#### Set of tasks:
1 > In the passage on marriage, what earlier arguments did the issue of gay marriage remind the writer of?
2 > Please echo the passage on marriage word for word, starting with "Marriage between the right" and going on through "be missing the point.".

#### Selected passage:
Marriage between the right two people is the greatest thing on Earth. Marriage between the wrong two people is sheer hell. I’m sure you’ve seen examples of both.

***

When the issue of gay marriage arose, I was largely unmoved. Of course I thought, “Yes!” It seemed inevitable and right. It reminded me of arguments about racially mixed marriages during the sixties and seventies. What was shocking then, goes unnoticed today.

However, in those states where gay couples had all meaningful rights except the name marriage, I had to shake my head at all uproar. Advocates of gay marriage and those opposed to gay marriage both seemed to be missing the point.

After gay marriage, then what? Triads? Quartets? Hockey teams?

And if marriage is a bond between one man and one woman, then what man and what woman? Siblings? First cousins? Second cousins? Blacks and whites? Catholics and protestants? Jews and Muslims? 49er fans and Raider fans?

The plain fact is that when any two people say marriage, chances are they are talking about two different institutions. Marriage is undefined – or rather, it has a thousand definitions.

It’s all about property . . . and children . . . and wills, and power of attorney , and hospital visitation and . . . and sex . . . and infidelity. It’s about growing old together . . . or not. It’s about financial rights while you’re married, and who get’s the dog when you divorce. Or who gets the kids. Or which kids inherit when you die. (Remember that old fashioned term illegitimate child?)

#### Dataset content:
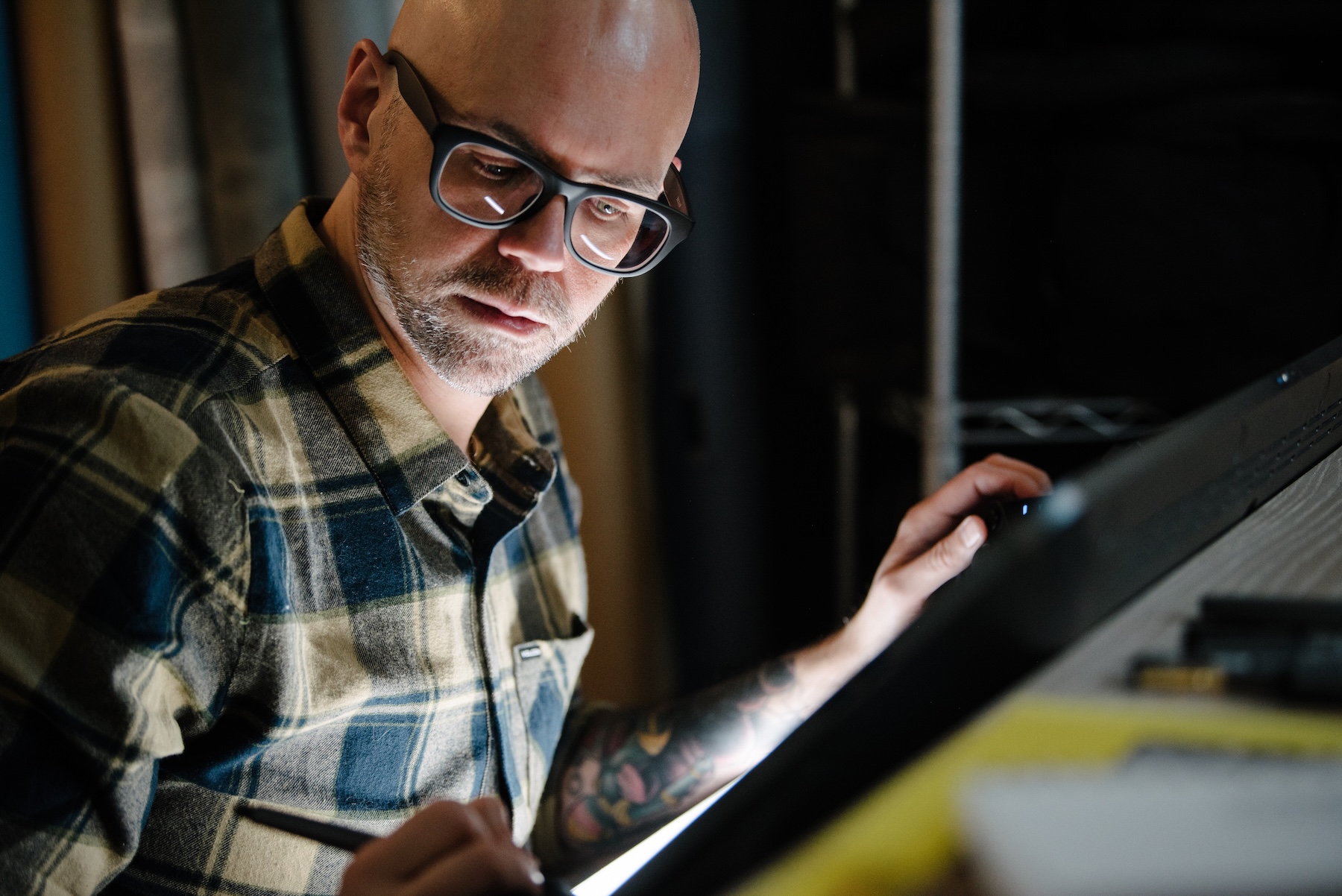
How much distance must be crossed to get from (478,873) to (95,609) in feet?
1.00

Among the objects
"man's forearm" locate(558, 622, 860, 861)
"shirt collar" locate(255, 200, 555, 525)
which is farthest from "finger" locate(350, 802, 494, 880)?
"man's forearm" locate(558, 622, 860, 861)

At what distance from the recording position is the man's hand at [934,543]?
2.43ft

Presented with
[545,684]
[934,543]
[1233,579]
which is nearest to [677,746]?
[545,684]

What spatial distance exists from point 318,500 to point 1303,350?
108 centimetres

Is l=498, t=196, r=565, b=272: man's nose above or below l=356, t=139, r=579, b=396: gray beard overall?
above

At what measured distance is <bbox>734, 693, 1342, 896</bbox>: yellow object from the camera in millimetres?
231

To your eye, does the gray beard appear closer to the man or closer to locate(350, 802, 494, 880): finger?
the man

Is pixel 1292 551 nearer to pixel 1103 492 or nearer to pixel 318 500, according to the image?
pixel 1103 492

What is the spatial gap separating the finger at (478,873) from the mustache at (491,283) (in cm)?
47

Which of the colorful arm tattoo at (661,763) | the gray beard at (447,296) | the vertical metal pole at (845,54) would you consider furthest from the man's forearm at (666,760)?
the vertical metal pole at (845,54)

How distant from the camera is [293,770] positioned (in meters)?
0.71

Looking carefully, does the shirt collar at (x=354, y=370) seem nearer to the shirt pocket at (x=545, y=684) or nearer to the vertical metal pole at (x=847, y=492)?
the shirt pocket at (x=545, y=684)

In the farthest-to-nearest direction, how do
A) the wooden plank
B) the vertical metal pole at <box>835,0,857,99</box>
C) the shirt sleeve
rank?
the vertical metal pole at <box>835,0,857,99</box>, the wooden plank, the shirt sleeve

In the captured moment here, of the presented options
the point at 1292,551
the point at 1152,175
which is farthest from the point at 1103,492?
the point at 1152,175
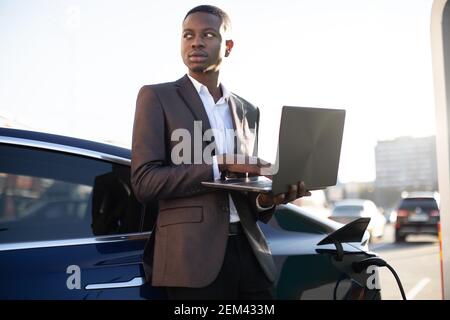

#### Task-by-task results:
1 > Arguments about racially mixed marriages during the sixties and seventies.

2 >
Marriage between the right two people is the greatest thing on Earth. Marriage between the wrong two people is sheer hell. I’m sure you’ve seen examples of both.

***

When the issue of gay marriage arose, I was largely unmoved. Of course I thought, “Yes!” It seemed inevitable and right. It reminded me of arguments about racially mixed marriages during the sixties and seventies. What was shocking then, goes unnoticed today.

However, in those states where gay couples had all meaningful rights except the name marriage, I had to shake my head at all uproar. Advocates of gay marriage and those opposed to gay marriage both seemed to be missing the point.